Antes de que nos contáramos prácticamente en directo nuestros viajes, vacaciones y aventuras por mensajería directa, otra manera de volver a vivirlos y disfrutarlos era reunirte con los amigos alrededor de un brindis y compartir el relato de cada detalle de esas experiencias que engrandecen. Ese relato feliz y colectivo es lo que ha traído el humorista Santi Rodríguez este fin de semana al cuarto episodio de la Muestra Nacional de Teatro Cómicos de Alfaro. Y lo ha compartido con las cientos de personas que llenaron por completo la sala Florida durante las dos funciones en las veladas de viernes y sábado.

Con frío y cansado llegaba Santi Rodríguez a la sala Florida. Y con el pasaporte como camiseta. Pese a lo agotador de recorrer ese puñado de países y continentes, aterrizaba con ganas de compartir sus experiencias con los espectadores. Un público con el que conectó desde el primer momento a base de ironía, ácidas comparaciones, puñaladas simpáticas y una verborrea sin apenas descanso que atrapó a cada persona en su butaca.

Solo en el escenario, acompañado únicamente de un par de butacas, una mesilla y una pantalla de forma que le apoyó con la proyección de varias fotografías de su viaje alrededor del mundo, Santi Rodríguez toma al espectador de la mano para durante, nada más y nada menos, dos horas llevarle de viaje por todo el mundo. Y entre chascarrillo y chiste, también tuvo espacio y momentos para la reflexión. Como la que sirvió de punto de partida: «Si no viajas, crees que lo tuyo es lo mejor. Viajar abre la mente y aporta experiencias», invitó.

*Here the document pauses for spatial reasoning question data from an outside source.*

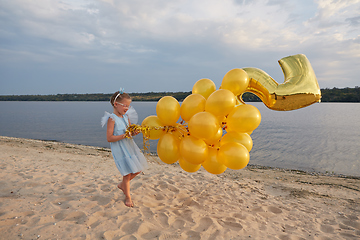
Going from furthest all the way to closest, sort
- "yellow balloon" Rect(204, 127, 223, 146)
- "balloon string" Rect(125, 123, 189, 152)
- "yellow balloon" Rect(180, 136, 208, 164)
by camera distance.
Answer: "balloon string" Rect(125, 123, 189, 152)
"yellow balloon" Rect(204, 127, 223, 146)
"yellow balloon" Rect(180, 136, 208, 164)

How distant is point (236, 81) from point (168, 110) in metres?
1.06

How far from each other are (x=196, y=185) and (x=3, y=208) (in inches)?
139

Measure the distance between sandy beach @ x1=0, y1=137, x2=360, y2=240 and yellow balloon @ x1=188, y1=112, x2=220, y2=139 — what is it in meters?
1.31

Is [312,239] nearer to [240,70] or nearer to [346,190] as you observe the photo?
[240,70]

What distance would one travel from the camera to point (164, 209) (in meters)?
3.60

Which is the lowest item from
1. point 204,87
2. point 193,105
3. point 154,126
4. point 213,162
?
point 213,162

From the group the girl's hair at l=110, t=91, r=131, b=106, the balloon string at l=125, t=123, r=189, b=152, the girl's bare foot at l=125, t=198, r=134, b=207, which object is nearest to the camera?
the balloon string at l=125, t=123, r=189, b=152

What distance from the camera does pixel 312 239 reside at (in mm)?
2906

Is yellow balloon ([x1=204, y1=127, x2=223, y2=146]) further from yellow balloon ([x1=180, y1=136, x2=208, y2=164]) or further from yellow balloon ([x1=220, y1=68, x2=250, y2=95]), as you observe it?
yellow balloon ([x1=220, y1=68, x2=250, y2=95])

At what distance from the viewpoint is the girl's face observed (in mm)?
3453

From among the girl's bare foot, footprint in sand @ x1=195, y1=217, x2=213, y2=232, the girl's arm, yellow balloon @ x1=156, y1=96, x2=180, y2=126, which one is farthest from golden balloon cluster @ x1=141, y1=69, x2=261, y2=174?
the girl's bare foot

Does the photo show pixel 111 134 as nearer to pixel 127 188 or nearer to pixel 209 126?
pixel 127 188

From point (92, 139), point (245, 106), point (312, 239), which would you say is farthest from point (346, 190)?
point (92, 139)

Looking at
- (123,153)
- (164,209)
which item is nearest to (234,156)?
(164,209)
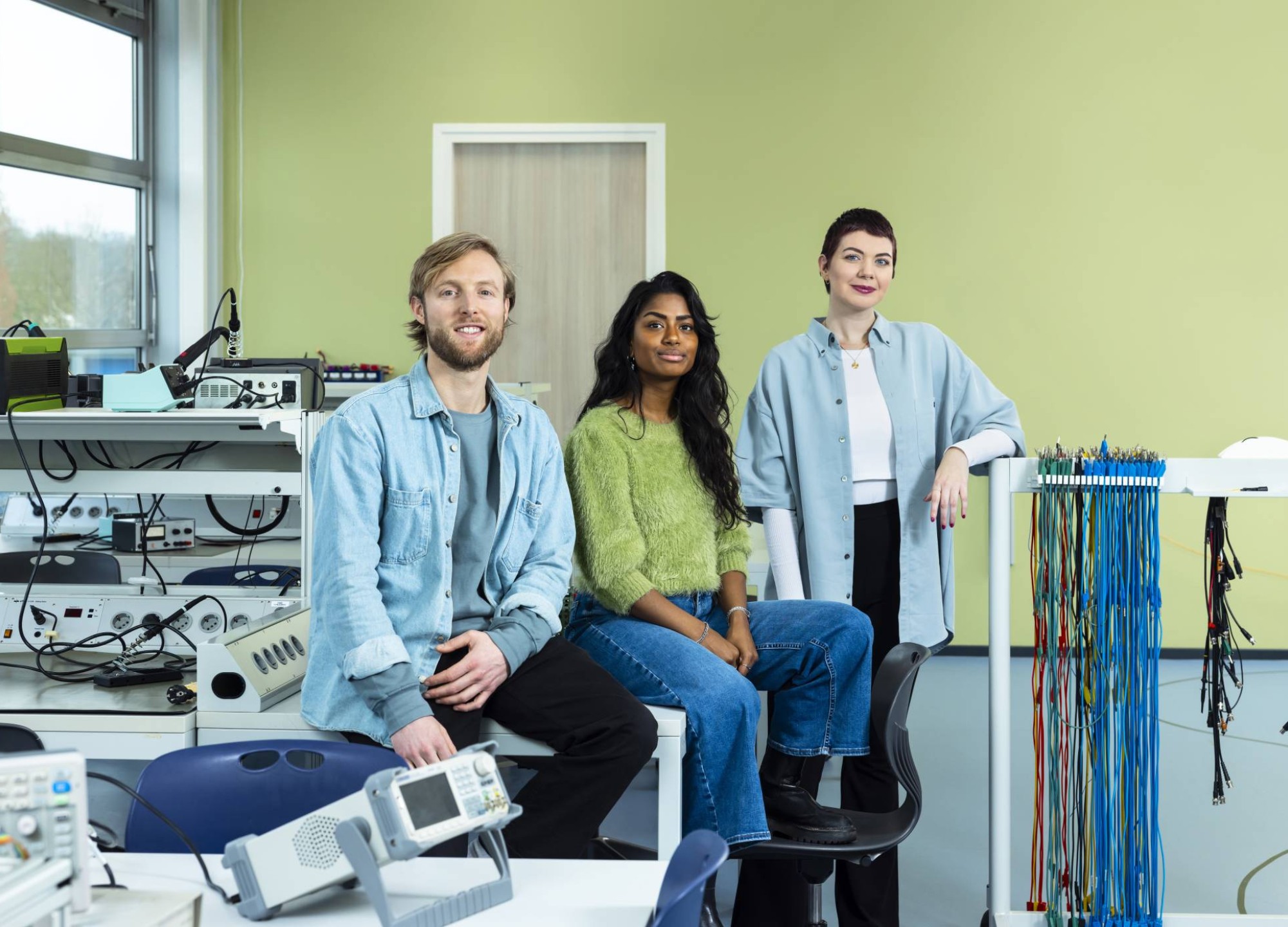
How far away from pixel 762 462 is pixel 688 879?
1.31 metres

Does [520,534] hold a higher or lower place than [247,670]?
higher

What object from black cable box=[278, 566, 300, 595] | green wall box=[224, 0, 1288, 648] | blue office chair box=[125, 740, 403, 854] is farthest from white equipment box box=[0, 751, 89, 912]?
green wall box=[224, 0, 1288, 648]

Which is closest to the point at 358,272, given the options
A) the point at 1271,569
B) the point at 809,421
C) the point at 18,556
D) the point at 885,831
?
the point at 18,556

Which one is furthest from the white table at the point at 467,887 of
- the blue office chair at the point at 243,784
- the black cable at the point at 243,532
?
the black cable at the point at 243,532

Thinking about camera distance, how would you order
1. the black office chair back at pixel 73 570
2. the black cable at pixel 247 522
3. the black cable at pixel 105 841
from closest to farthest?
the black cable at pixel 105 841
the black office chair back at pixel 73 570
the black cable at pixel 247 522

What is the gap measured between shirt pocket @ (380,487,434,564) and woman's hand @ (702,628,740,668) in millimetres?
541

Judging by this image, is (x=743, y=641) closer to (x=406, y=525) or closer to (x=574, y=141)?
(x=406, y=525)

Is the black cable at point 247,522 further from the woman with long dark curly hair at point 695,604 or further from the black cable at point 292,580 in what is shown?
the woman with long dark curly hair at point 695,604

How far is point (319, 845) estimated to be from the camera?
1.08 metres

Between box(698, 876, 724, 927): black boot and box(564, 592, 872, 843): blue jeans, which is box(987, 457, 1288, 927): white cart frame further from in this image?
box(698, 876, 724, 927): black boot

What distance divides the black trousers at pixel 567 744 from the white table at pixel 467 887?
547 mm

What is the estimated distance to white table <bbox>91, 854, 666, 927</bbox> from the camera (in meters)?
1.09

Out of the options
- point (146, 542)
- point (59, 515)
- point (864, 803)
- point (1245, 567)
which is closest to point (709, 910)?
point (864, 803)

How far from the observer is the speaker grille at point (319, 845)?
1079mm
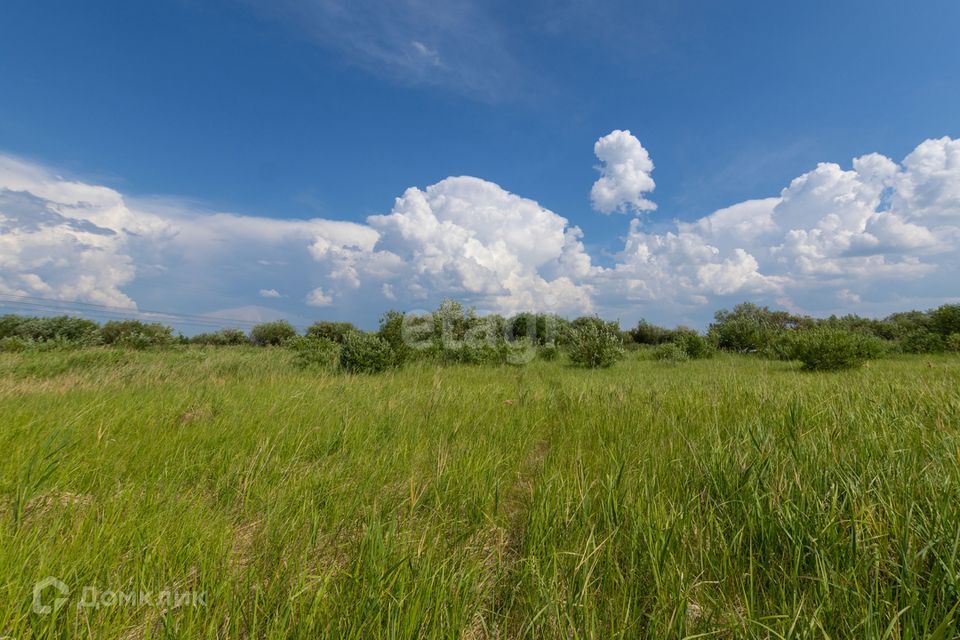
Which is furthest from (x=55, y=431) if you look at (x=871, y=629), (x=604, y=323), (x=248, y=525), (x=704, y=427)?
(x=604, y=323)

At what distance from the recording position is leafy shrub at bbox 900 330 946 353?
18.4 meters

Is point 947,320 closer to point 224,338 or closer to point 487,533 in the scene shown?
point 487,533

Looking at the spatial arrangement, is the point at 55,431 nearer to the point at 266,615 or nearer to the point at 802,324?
the point at 266,615

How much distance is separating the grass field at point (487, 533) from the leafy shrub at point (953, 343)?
75.0ft

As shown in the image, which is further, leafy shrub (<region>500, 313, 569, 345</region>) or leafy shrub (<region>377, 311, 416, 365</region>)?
leafy shrub (<region>500, 313, 569, 345</region>)

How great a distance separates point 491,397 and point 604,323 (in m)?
20.2

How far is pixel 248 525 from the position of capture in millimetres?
2117

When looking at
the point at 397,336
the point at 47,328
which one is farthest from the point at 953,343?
the point at 47,328

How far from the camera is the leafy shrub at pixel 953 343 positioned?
17031 mm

Desde ahí, comenzó su viaje por Portugal, lamentando lo poco visitado por su cercanía. Y comenzó a atacar tópicos en un discurso inagotable, enlazado, sin parar con ingenio. De hecho, agradecía los aplausos para poder hidratar la garganta. Continuó por Canadá, «del que sabemos menos que una miss rusa», saltó a Estados Unidos... Y no dejó de encadenar una historia con otra. Así, nacía de un tópico para abordar todo tipo de temas, como el paso del tiempo, la corrupción política... Podía comenzar visitando Disney World y sus cuentos para ver con ironía cómo congelaron a Walt Disney, la mentira de que la vida en ese país no es como las series de televisión hasta recordar las caídas de Juan Carlos I o cómo nos comportamos ante un buffete gratuito.

Brasil, Argentina, Australia, Japón, Inglaterra, Holanda... Fueron dos horas de viaje ácido, pero que dejaron una nueva reflexión: «Viajar demuestra que, por muy diferentes que parezcamos, siempre tenemos algo en común».